Friday, March 19, 2004

March 19,2004

Up, Up and Away!
Two houses that have sat on the market for awhile, unsold, have just raised their prices: 668 Lake Avenue from $4,500,000 to $4,800,000 and 10 Lighthouse Lane, from $5,700,000 to $6,200,000. There could be a number of explanations for this, I suppose, such as oil being discovered on the property, or diamonds, but I always find the phenomenon curious. I have never known a house to fail to sell because its price was too low; the opposite, alas, is all too common.
Riverside Waterfront
41 Miltiades Avenue, on the other hand, has taken the more conventional route and just lowered its price to $2,395,000 from its original price of, I think, $2,995,000. This is a terrific new house, right on the water, with a problem: it’s nestled right under the railroad bridge and has full exposure to the Mianus bridge of I-95—good for history buffs, but troublesome to many buyers. However, it really is a very nice house with wonderful views and it’s quiet inside. I thought it was aggressively priced when it first came to market; it’s approaching bargain status now.
10 Steep Hollow Road
After a full day of touring what were basically cookie cutter suburban homes it was a real pleasure to enter John Cooke’s listing at 10 Steep Hollow Road. It is a well designed, well built house with good living spaces, including what would be a perfect writer’s studio and a two acre yard with pool. Steep Hollow is off the lower end of Cognewaugh, so the job of chauffeuring children up and down that road ten times a day is not the daunting prospect it might be further up. At $1,495,000, I think this is one of the best-priced houses on the market.
One of the best, but not the only one. Bruce Barker’s new listing at 2 Palmer Terrace in Riverside is priced at $1,395,000 and will almost certainly sell via bidding war. Not at all the same yard as Steep Hollow, of course, since this is Riverside, but a decent sized lot for this end of town, with an easy walk to the train and Riverside School. And Russ Pruner’s listing at 42 Tomac Avenue in Old Greenwich, at $1,195,000, is also destined for quick sale. Tomac is a busy street, and the house could use another bathroom, but this house has a big fenced back yard, can be expanded by another thousand square feet and is a good value for a south of the Village location. I liked it.
To Market to Market
Fifty-seven new homes (including rentals) were listed just last week and thirty-one came off via sales contracts. It is a very busy time of year and an excellent time to find buyers. To repeat the adage of the late Betty Mosher, “if you wait for the dogwoods to bloom before listing your house, you’re too late.”

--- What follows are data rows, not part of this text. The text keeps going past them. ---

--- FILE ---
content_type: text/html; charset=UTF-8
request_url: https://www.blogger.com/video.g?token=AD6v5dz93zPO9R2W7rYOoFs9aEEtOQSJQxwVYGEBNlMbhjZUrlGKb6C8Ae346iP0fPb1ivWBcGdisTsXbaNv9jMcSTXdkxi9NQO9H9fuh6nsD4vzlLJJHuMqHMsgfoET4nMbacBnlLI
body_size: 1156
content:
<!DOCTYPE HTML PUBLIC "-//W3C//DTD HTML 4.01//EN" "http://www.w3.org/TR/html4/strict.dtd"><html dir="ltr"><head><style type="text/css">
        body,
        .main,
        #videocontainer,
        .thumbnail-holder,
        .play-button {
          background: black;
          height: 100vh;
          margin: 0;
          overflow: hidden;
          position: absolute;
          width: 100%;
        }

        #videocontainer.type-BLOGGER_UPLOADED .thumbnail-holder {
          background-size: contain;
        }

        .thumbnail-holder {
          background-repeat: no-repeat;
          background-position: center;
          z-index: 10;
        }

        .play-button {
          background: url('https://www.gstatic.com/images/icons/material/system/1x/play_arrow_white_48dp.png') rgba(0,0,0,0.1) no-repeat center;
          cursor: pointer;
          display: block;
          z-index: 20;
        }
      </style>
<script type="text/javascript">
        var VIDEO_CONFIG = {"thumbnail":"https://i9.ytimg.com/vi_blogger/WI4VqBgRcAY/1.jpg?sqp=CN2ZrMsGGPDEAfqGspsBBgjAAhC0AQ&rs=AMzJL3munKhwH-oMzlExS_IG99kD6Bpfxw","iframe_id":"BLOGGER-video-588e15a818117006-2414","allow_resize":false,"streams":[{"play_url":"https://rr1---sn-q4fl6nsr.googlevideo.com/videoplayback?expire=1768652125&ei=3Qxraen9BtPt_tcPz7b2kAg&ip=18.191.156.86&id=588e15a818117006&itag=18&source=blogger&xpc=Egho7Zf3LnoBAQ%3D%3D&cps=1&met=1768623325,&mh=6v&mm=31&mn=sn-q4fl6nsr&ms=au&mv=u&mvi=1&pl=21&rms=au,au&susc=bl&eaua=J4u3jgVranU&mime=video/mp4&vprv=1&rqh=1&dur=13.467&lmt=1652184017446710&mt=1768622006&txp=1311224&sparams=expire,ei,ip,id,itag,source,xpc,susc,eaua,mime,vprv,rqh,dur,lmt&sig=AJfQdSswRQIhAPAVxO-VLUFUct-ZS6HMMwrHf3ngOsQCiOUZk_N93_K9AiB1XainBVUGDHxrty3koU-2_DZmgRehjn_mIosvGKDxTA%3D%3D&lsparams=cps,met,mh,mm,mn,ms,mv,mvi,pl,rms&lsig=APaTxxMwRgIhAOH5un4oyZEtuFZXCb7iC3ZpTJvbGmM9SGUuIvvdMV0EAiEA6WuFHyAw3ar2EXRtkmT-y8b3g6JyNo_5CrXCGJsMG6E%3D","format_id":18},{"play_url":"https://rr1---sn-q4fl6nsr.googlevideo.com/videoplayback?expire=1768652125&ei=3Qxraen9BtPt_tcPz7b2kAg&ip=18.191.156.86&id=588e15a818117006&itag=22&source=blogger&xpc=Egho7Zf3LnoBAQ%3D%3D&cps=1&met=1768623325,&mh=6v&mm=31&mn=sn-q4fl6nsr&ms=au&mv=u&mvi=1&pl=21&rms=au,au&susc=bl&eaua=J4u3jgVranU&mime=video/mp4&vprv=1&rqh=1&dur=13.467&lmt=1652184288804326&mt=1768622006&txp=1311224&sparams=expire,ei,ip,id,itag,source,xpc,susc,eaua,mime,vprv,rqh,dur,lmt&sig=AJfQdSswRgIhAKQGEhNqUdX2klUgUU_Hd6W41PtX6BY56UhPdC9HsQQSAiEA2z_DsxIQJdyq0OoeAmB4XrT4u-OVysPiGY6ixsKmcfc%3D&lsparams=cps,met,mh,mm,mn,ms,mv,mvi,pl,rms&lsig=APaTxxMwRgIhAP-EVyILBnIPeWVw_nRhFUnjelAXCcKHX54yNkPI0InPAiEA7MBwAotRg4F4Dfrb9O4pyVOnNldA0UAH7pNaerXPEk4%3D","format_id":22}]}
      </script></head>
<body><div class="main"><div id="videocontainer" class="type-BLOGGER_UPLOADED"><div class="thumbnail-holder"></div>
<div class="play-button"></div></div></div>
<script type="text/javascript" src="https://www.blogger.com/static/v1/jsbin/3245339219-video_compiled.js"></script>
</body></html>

Exclusive Buyer’s Representation, Revisited
A while back I expressed my distaste for the “buyer’s rep” agreements foisted on would-be buyers and suggested that no one should sign such a document without performing some extensive editing. I received a fair bit of negative feedback from some agents; others told me that they agreed with me completely. I am in the process of drafting a less onerous agreement that will fit on one page, satisfy the legal requirements for buyer representation and contain none of the provisions someone in the real estate business stuck in the standard form to trap customers. I intend to pass it along to my fellow Realtors in town when it is completed. Until then, my warning against the standard form is the same: don’t sign the thing unless you strike out, basically, the entire second and third page, and limit the contract’s effectiveness to twenty-four hours. I hear stories of buyers who have called up a firm to ask the location and price of an advertised property and been told that they must come into the office and sign a buyer’s rep agreement before that information can be disclosed. Not only is this not an accurate representation of the law, it can produce the unfortunate result of a buyer being trapped into a relationship with an agent for as long as six months (or even a year, depending on the firm’s persuasiveness and the buyer’s naivete). Don’t like the agent? Too bad; while the contract is almost certainly not binding on you, it may very well bar another agent from working with you and earning a commission. Since few of us like working for nothing, we won’t represent you. That’s unfortunate, and unfair.